— Written problem —
Copy the records word for word, from the line with "What is the distance to" to the line with "88.9 meters", and give back only those lines.

— Record set —
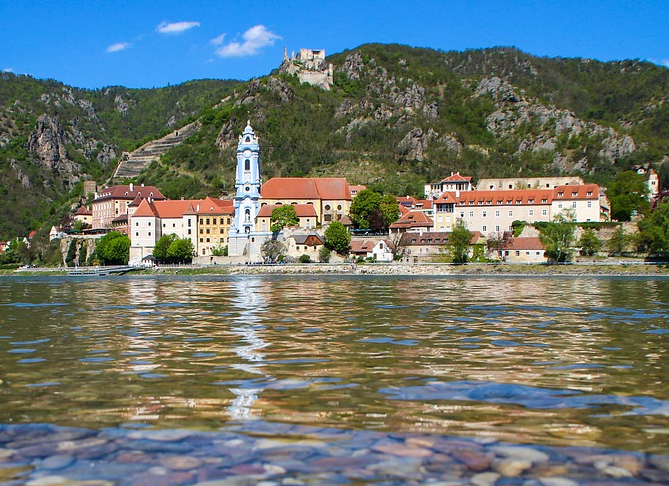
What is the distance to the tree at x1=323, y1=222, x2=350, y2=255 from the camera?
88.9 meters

...

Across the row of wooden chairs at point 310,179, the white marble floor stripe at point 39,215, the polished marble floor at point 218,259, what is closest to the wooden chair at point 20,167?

--

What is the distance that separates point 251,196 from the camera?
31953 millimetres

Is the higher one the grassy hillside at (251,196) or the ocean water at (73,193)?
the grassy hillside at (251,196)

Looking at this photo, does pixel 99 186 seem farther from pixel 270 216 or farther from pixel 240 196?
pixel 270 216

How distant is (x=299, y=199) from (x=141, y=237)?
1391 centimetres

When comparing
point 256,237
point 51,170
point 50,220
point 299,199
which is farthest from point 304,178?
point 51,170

— The response —
What is the distance to the tree at x1=323, y1=222, x2=350, y2=255 from the camera?
88.9 meters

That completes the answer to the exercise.